##### Texto extraído #####

Casio se acercó también, y contó a Abenadar la milagrosa curación
de la vista. Todos se sentían muy conmovidos, llenos de tristeza y de
amor. Nicodemus y José pusieron las escaleras detrás de la cruz,
subieron y arrancaron los clavos. En seguida descendieron despacio el
santo Cuerpo, bajando escalón por escalón con las mayores
precauciones. Fue un espectáculo muy tierno; tenían el mismo
cuidado, las mismas precauciones como si hubiesen temido causar algún
dolor a Jesús. Todos los circunstantes tenían los ojos fijos en el
cuerpo del Señor y seguían sus movimientos, levantaban las manos al
cielo, derramaban lágrimas y daban señales del más profundo dolor.

#####

**Tareas propuestas**
1. En el relato del descendimiento de la cruz, ¿qué arrancaron Nicodemus y José después de subir por las escaleras?
2. Prolonga el relato del descendimiento de la cruz a partir de su última oración.

##### Entradas extraídas #####

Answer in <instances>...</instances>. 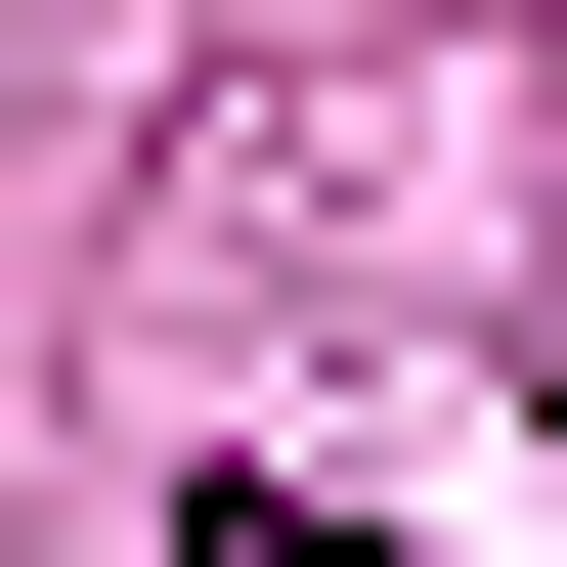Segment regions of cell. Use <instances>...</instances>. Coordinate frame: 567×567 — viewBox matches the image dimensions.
<instances>
[{"instance_id":"6da1fadb","label":"cell","mask_w":567,"mask_h":567,"mask_svg":"<svg viewBox=\"0 0 567 567\" xmlns=\"http://www.w3.org/2000/svg\"><path fill=\"white\" fill-rule=\"evenodd\" d=\"M175 567H393V524H350V481H218V524H175Z\"/></svg>"}]
</instances>
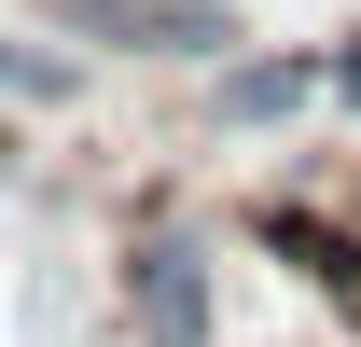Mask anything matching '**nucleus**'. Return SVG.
Wrapping results in <instances>:
<instances>
[{
	"label": "nucleus",
	"mask_w": 361,
	"mask_h": 347,
	"mask_svg": "<svg viewBox=\"0 0 361 347\" xmlns=\"http://www.w3.org/2000/svg\"><path fill=\"white\" fill-rule=\"evenodd\" d=\"M56 28L126 42V56H223V42H236L223 0H56Z\"/></svg>",
	"instance_id": "nucleus-1"
},
{
	"label": "nucleus",
	"mask_w": 361,
	"mask_h": 347,
	"mask_svg": "<svg viewBox=\"0 0 361 347\" xmlns=\"http://www.w3.org/2000/svg\"><path fill=\"white\" fill-rule=\"evenodd\" d=\"M126 292H139V334H153V347H209V250H195L180 222H153V236H139Z\"/></svg>",
	"instance_id": "nucleus-2"
},
{
	"label": "nucleus",
	"mask_w": 361,
	"mask_h": 347,
	"mask_svg": "<svg viewBox=\"0 0 361 347\" xmlns=\"http://www.w3.org/2000/svg\"><path fill=\"white\" fill-rule=\"evenodd\" d=\"M319 84H334L319 56H250V70H223V126H278V111H306Z\"/></svg>",
	"instance_id": "nucleus-3"
},
{
	"label": "nucleus",
	"mask_w": 361,
	"mask_h": 347,
	"mask_svg": "<svg viewBox=\"0 0 361 347\" xmlns=\"http://www.w3.org/2000/svg\"><path fill=\"white\" fill-rule=\"evenodd\" d=\"M0 97H70V56H28V42H0Z\"/></svg>",
	"instance_id": "nucleus-4"
},
{
	"label": "nucleus",
	"mask_w": 361,
	"mask_h": 347,
	"mask_svg": "<svg viewBox=\"0 0 361 347\" xmlns=\"http://www.w3.org/2000/svg\"><path fill=\"white\" fill-rule=\"evenodd\" d=\"M334 97H348V111H361V42H348V56H334Z\"/></svg>",
	"instance_id": "nucleus-5"
}]
</instances>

#####

**Respuestas del ejercicio**
1. Los clavos.

2.
Todos estaban penetrados de un respeto profundo, hablando sólo en voz
baja para ayudarse unos a otros. Mientras los martillazos se oían,
María, Magdalena y todos los que estaban presentes a la crucifixión,
tenían el corazón partido. El ruido de esos golpes les recordaba los
padecimientos de Jesús; temían oír otra vez el grito penetrante de
sus sufrimientos. Habiendo descendido el santo Cuerpo, lo envolvieron
y lo pusieron en los brazos de su Madre, que se los tendía poseída
de dolor y de amor. Así la Virgen Santísima sostenía por última
vez en sus brazos el cuerpo de su querido Hijo, a quien no había
podido dar ninguna prueba de su amor en todo su martirio; contempló
sus heridas, cubrió de ósculos su cara ensangrentada, mientras
Magdalena reposaba la suya sobre sus pies. Después de un rato, Juan,
acercándose a la Virgen, le suplicó que se separase de su Hijo para
que le pudieran embalsamar, porque se acercaba el sábado. María se
despidió de Él en los términos más tiernos. Entonces los hombres
lo tomaron de los brazos de su madre y lo llevaron a un sitio más
bajo que la cumbre del Gólgota, que ofrecía gran comodidad para
hacer el embalsamamiento. Lo hicieron en seguida y envolvieron después
el santo Cuerpo en un gran lienzo blanco. Cuando todos se arrodillaron
para despedirse de Él, se operó delante de sus ojos un gran milagro:
el sagrado cuerpo de Jesús, con sus heridas, apareció representado
sobre el lienzo que lo cubría, como si hubiese querido recompensar su
celo y su amor, y dejarles un retrato a través de los velos que lo
cubrían. Era un retrato sobrenatural, un testimonio de la divinidad
creadora, que residía siempre en el cuerpo de Jesús.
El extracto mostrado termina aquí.